Саня проводила время, старательно готовясь к грядущим зачётам, скучала по мужу, который, как и обещал, звонил ей каждый день, а затем… затем случайно наткнулась на его фотографии ВКонтакте.
Нет, сам он ничего не выкладывал – его просто отметили на паре снимков друзья. Фото были, несомненно, свежие, майские. Саня смотрела на них и не верила своим глазам: лес, речка, шашлык… парни и девушки. И среди этих девушек – Ника Лазарева, которая на фото всегда была рядом с Чебой. И вроде бы никакого криминала, даже на этих фотографиях муж не позволял себе ничего предосудительного, но… какого, простите, хрена Чеба прохлаждается на природе с этой сучкой?!
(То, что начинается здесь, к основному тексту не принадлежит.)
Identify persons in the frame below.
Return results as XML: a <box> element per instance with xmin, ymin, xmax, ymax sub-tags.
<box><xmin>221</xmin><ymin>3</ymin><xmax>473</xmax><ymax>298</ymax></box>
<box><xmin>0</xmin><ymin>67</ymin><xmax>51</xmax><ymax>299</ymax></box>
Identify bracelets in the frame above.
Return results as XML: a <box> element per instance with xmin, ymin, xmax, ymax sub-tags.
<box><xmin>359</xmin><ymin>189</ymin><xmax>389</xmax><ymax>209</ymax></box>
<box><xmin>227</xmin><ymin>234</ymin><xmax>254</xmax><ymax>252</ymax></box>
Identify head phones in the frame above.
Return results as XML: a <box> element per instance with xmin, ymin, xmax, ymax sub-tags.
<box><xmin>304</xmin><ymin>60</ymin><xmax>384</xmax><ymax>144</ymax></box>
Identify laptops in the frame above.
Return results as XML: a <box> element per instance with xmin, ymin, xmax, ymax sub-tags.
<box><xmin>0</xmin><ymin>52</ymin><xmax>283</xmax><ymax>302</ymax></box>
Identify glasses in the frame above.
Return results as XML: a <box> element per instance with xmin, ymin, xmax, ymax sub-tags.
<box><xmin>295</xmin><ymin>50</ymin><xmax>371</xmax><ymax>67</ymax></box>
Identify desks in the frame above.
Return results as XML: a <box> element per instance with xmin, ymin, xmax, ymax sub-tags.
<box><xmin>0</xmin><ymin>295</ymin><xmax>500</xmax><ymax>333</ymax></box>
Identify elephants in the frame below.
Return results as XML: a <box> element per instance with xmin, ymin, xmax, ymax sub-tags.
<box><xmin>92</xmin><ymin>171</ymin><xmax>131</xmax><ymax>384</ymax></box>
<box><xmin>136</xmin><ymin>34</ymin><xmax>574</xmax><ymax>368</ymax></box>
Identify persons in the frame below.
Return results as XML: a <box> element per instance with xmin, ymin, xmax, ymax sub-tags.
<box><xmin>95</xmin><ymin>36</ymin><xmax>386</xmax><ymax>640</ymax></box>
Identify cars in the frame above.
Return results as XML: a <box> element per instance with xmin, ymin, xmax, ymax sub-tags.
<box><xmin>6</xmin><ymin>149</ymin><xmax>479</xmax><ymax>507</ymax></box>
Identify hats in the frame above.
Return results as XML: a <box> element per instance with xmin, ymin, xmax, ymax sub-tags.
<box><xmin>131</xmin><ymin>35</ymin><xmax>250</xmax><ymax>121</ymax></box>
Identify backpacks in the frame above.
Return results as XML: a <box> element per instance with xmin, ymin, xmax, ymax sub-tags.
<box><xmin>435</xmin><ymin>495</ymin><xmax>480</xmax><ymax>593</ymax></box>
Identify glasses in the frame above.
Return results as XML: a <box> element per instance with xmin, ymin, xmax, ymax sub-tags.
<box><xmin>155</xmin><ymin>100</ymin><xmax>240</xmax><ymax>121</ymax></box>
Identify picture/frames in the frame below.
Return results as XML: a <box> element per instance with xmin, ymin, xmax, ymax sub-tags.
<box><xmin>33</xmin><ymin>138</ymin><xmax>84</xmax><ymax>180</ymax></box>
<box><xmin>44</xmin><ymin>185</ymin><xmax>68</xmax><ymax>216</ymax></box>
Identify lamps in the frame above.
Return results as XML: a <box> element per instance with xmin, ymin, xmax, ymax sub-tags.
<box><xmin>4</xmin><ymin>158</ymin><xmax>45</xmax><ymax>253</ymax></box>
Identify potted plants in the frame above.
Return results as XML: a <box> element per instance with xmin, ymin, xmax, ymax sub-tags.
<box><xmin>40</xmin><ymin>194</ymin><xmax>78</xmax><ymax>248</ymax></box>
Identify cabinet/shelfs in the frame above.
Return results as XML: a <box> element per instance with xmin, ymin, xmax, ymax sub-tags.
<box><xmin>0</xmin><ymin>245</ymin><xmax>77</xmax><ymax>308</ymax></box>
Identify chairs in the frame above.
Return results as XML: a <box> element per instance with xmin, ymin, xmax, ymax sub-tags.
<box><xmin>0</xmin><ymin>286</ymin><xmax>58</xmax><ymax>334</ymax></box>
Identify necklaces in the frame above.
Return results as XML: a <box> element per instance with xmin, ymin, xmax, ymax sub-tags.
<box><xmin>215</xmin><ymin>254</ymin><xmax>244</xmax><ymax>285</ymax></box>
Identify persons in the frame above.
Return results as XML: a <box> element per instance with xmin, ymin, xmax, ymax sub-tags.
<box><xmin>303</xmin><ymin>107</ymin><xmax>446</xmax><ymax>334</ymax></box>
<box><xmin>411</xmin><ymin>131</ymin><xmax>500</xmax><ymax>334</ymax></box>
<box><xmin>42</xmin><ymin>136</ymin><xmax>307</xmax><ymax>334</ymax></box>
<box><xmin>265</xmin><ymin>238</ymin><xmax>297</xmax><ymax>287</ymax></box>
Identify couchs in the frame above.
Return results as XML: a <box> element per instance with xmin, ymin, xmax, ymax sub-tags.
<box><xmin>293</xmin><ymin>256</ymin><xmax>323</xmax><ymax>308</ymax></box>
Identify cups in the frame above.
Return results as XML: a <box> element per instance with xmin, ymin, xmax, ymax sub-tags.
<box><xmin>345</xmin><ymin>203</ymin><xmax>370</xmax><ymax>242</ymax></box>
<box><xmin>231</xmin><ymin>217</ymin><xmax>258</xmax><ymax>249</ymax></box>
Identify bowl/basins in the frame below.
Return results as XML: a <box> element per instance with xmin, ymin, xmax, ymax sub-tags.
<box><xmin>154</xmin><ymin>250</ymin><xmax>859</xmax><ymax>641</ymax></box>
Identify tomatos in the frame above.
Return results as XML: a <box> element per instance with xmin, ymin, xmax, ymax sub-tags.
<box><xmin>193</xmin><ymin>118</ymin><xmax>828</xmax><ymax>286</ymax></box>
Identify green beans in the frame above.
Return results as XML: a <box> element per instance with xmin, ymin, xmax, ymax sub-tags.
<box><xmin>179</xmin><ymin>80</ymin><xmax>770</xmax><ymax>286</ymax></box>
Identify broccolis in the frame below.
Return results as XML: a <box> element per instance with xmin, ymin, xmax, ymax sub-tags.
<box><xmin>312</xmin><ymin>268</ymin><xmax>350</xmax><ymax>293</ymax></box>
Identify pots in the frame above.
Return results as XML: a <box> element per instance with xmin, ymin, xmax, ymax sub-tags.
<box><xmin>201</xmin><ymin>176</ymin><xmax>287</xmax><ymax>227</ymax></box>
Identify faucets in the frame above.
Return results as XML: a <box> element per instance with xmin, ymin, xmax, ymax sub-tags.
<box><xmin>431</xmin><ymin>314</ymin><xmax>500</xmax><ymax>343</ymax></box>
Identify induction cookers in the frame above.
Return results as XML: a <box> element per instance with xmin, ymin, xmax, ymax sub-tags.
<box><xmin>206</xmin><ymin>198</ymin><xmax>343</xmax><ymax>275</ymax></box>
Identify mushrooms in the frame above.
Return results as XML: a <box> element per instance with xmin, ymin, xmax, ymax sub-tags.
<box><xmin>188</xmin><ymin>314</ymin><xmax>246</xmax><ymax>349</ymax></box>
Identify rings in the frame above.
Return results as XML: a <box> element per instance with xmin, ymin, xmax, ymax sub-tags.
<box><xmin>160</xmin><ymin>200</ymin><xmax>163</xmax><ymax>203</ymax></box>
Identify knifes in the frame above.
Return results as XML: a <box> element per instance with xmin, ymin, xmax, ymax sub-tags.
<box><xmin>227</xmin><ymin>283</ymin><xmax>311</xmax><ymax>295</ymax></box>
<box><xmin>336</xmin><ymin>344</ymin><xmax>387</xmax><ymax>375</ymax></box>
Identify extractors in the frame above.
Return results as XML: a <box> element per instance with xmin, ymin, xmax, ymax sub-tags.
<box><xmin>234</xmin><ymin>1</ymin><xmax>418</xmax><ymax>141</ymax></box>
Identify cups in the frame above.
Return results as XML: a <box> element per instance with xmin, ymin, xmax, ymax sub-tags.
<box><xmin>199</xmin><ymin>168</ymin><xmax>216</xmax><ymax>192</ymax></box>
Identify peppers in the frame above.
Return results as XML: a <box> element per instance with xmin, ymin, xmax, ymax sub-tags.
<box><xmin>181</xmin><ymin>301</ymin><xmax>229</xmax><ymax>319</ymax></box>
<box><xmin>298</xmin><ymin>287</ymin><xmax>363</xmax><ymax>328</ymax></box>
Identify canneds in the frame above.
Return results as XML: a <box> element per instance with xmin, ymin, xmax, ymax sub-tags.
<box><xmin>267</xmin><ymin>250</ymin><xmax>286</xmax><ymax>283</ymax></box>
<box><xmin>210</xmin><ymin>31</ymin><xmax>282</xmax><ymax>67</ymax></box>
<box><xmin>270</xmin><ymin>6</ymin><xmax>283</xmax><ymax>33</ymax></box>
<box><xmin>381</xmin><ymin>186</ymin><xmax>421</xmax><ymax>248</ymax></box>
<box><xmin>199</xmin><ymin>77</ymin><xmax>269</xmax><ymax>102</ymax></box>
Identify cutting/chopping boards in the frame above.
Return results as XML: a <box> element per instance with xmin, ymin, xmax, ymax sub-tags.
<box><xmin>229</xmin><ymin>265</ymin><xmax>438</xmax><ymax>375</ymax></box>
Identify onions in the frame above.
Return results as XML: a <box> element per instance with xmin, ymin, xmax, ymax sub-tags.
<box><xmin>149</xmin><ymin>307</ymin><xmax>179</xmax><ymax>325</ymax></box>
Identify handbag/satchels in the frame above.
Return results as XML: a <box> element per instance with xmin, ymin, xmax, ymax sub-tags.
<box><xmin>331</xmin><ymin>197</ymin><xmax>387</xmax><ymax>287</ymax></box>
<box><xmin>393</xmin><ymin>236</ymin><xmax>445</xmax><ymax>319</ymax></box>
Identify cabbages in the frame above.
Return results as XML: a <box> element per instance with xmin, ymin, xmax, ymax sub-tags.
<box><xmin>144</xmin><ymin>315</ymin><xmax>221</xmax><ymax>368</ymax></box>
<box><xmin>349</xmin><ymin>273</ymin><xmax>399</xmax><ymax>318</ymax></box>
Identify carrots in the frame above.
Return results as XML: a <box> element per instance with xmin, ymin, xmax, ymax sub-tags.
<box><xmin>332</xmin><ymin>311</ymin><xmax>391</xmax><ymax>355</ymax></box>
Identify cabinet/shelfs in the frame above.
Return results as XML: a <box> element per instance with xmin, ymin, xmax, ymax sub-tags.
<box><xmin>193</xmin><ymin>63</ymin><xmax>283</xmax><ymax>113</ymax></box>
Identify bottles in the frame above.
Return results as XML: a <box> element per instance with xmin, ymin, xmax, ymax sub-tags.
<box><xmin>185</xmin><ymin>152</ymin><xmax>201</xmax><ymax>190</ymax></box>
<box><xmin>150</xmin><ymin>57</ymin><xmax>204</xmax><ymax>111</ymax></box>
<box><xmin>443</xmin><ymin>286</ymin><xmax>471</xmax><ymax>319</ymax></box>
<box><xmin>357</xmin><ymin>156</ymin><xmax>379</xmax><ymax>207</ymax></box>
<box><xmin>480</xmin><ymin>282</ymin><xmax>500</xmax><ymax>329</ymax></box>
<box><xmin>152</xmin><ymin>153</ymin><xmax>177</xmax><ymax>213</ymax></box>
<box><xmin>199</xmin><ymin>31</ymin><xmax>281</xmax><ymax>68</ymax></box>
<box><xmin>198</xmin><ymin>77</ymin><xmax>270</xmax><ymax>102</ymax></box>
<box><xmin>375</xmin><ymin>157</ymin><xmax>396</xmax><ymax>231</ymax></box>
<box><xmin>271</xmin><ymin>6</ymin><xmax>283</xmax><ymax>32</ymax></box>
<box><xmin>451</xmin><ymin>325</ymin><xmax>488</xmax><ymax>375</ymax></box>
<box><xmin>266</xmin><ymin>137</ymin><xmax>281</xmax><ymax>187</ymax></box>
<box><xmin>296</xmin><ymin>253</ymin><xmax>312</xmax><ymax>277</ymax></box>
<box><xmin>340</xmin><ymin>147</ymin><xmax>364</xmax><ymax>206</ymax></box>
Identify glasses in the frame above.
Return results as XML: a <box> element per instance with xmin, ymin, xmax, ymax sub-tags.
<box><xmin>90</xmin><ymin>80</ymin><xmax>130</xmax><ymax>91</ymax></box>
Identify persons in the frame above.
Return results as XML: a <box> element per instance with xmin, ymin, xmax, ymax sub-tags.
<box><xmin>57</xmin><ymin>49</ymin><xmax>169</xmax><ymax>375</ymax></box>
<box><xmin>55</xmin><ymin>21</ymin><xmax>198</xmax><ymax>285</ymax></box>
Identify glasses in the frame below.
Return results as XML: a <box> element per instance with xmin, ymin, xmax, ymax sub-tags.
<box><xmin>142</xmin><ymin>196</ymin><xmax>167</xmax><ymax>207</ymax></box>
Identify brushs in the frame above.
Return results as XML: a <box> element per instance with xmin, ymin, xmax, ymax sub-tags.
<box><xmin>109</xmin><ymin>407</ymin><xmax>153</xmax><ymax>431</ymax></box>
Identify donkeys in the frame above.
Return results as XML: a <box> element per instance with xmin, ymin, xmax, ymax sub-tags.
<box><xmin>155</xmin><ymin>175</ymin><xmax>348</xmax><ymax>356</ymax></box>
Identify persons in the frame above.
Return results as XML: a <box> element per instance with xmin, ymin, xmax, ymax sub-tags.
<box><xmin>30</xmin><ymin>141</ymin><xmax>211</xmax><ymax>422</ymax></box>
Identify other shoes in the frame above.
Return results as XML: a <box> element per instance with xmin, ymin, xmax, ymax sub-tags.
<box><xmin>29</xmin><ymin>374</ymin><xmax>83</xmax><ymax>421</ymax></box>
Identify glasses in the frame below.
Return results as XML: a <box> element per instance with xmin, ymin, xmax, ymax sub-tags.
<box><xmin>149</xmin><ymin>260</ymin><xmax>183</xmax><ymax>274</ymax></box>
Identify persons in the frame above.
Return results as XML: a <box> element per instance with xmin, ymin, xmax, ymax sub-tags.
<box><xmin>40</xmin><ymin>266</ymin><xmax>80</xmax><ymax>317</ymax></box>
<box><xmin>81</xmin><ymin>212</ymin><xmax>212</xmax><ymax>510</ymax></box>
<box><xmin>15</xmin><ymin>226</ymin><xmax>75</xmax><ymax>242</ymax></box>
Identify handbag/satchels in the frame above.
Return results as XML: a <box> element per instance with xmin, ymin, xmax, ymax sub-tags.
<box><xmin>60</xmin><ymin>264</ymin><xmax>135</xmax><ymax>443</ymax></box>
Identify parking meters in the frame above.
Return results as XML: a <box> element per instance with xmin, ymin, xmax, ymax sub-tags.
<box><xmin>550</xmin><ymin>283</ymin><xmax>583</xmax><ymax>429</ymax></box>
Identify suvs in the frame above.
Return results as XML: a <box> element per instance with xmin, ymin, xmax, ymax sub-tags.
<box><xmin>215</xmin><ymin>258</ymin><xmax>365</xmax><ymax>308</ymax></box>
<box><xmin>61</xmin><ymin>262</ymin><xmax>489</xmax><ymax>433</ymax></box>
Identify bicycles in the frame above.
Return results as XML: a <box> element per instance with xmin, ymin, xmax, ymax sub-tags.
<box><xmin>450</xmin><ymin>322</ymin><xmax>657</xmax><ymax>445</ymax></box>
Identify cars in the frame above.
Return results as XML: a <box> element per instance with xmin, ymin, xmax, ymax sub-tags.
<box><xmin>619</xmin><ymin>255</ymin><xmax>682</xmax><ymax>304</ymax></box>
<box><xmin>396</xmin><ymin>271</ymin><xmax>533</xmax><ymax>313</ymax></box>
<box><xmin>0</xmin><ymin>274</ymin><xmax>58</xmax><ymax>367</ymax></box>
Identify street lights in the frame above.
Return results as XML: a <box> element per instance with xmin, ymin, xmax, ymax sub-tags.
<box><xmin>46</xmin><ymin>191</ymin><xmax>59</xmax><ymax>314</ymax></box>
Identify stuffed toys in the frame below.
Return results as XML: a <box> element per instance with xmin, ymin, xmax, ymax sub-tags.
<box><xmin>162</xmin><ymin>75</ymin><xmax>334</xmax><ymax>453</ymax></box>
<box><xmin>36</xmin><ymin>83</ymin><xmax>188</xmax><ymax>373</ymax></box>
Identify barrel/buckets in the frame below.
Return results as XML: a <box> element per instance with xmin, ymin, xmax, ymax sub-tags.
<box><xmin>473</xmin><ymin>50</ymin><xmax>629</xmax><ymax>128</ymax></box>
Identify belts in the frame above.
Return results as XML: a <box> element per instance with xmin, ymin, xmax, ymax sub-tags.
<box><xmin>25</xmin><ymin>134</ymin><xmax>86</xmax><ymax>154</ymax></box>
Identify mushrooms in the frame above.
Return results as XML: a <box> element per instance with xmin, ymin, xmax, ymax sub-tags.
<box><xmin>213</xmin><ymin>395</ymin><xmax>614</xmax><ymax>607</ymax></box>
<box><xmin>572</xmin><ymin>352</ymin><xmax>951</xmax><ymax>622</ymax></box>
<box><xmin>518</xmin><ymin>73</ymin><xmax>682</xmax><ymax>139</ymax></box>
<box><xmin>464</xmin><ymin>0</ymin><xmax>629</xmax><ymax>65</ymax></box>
Естественно, эмоции снова взяли верх над разумом: вместо того, чтобы дождаться возвращения мужа и спокойно обсудить с ним сложившуюся ситуацию, Саня позвонила ему и устроила безобразную истерику.
– Козёл! – верещала она в трубку. – Вот так, значит, ты “гастролируешь”, да? С пивком и девочками у костра? Сволочь! Гад!
– Да успокойся ты, – пытался увещевать её Чеба. – Что ты там опять себе навоображала, Санчес?! Ну да, вырвались на шашлычок… в перерывах между концертами… организаторы предложили, что в этом такого?!
– А Лазарева там каким боком? Она кто, музыкант или организатор? Или эта, как её… групи?4
– Совсем уже с катушек слетела со своей ревностью, да?! – злобно прошипел Иван в трубку. – Блин, как же ты меня достала уже, а! И не надо давить на жалость, понятно? – рявкнул он, услышав, что Саня начинает всхлипывать. – Реально бесишь! Приеду домой – поговорим. Всё, всё! – и бросил трубку.
От волнения у Сани даже разболелся живот, но она, поглощённая своими переживаниями, даже не сразу обратила на это внимание, а когда обратила – то ошибочно приняла эти боли за расстройство желудка.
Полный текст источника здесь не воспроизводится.